At a glance.
- Strengthening American Cybersecurity Act.
- US Senators urge SEC to push incident reporting transparency.
- The scope of rip-and-replace in the US.
US lawmakers introduce cybersecurity act.
The Strengthening American Cybersecurity Act, proposed last week by US senators Gary Peters and Rob Portman, combines three bills introduced last fall aimed at improving government agency and critical infrastructure cybersecurity. Security Week explains that the legislative package includes a seventy-two-hour reporting requirement for cyberattacks against critical infrastructure or civilian federal agencies, with notification of ransom payments within twenty-four hours. The Cybersecurity and Infrastructure Security Agency (CISA) would also be given increased authority in leading incident response, and the senators propose that the Federal Risk and Authorization Management Program (FedRAMP) be authorized for five years to help agencies adopt cloud technologies that could safeguard their systems against attack.
Transparency is the key to a lasting relationship.

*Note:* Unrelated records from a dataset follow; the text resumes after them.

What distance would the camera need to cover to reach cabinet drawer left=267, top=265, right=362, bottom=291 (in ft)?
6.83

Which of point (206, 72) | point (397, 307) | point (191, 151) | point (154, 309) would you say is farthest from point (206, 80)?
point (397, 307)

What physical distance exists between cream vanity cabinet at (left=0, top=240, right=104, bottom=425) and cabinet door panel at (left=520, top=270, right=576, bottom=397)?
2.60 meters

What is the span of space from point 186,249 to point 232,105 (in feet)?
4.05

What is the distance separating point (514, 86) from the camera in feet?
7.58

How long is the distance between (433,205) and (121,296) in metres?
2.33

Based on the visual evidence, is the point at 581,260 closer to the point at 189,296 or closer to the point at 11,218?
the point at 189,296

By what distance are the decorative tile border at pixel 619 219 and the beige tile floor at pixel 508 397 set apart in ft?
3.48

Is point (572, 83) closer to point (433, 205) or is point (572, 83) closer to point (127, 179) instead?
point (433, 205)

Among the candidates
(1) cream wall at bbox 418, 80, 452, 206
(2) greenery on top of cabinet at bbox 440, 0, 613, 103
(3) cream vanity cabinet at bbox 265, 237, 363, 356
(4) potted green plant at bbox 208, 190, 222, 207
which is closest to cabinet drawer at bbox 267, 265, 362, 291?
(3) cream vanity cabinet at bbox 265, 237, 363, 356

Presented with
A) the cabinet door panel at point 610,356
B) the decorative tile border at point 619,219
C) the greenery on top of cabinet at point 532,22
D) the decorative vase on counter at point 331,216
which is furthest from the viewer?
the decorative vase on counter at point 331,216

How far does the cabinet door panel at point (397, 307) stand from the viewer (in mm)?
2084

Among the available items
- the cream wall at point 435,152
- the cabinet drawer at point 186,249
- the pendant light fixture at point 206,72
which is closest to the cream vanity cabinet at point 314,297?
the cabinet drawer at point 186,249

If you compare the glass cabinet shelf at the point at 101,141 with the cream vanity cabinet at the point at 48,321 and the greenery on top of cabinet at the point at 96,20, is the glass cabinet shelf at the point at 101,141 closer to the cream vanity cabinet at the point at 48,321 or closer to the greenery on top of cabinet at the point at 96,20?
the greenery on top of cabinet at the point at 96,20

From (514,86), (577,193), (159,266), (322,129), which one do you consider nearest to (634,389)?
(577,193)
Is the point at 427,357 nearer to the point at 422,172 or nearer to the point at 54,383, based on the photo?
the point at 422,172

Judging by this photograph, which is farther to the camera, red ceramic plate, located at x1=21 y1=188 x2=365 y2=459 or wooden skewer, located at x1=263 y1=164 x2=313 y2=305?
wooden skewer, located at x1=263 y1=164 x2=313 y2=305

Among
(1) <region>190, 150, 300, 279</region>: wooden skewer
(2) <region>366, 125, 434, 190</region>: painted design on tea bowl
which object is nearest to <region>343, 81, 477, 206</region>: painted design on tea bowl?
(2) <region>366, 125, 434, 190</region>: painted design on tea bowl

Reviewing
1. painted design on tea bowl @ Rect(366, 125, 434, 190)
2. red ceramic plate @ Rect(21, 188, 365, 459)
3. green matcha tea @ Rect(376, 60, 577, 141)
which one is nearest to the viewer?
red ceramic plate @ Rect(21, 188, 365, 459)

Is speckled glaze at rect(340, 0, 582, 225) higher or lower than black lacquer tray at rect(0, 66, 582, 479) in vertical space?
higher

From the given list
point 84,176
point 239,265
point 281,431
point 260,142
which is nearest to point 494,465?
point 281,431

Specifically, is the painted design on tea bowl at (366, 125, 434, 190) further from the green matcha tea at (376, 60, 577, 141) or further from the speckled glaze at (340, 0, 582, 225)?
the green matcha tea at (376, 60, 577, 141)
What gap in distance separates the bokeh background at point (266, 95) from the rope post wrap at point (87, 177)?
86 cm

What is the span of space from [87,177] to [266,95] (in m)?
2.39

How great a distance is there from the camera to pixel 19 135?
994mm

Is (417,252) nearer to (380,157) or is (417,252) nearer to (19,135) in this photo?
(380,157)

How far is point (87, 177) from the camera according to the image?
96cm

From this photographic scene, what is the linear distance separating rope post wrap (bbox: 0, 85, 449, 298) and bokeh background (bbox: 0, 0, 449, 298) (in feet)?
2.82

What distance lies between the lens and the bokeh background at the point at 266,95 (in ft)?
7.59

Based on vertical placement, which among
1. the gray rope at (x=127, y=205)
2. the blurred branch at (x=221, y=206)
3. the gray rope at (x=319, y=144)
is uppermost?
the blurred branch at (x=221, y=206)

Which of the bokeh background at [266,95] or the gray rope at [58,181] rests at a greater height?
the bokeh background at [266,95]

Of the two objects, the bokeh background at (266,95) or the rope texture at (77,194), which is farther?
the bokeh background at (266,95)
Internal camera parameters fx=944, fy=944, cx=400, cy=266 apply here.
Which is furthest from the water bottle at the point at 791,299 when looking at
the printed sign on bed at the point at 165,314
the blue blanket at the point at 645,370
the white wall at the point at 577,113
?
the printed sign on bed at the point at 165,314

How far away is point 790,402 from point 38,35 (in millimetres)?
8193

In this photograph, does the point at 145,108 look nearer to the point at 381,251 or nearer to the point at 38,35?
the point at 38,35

On the topic of cyberincident reporting, last week a bipartisan group of US senators sent an early valentine to Securities and Exchange Commission head Gary Gensler pushing for increased transparency requirements for mandatory cybersecurity reporting in the private sector. Breaking Defense adds that the senators are co-sponsoring the Cybersecurity Disclosure Act, which would require companies to provide disclosure to investors, as that’s currently left to the company’s own discretion. The letter states, “Public companies and investment managers should pay attention to threats before they are realized. This is a better approach than scrambling to figure out what went wrong after investors have been harmed. America’s economic prosperity is linked to strong cybersecurity defenses in the private sector. The alternative unfortunately puts investors’ hard-earned savings and pensions at risk.” National Cyber Director, Chris Inglis was CC'd on the letter in the hopes that he’ll collaborate with the SEC on this effort.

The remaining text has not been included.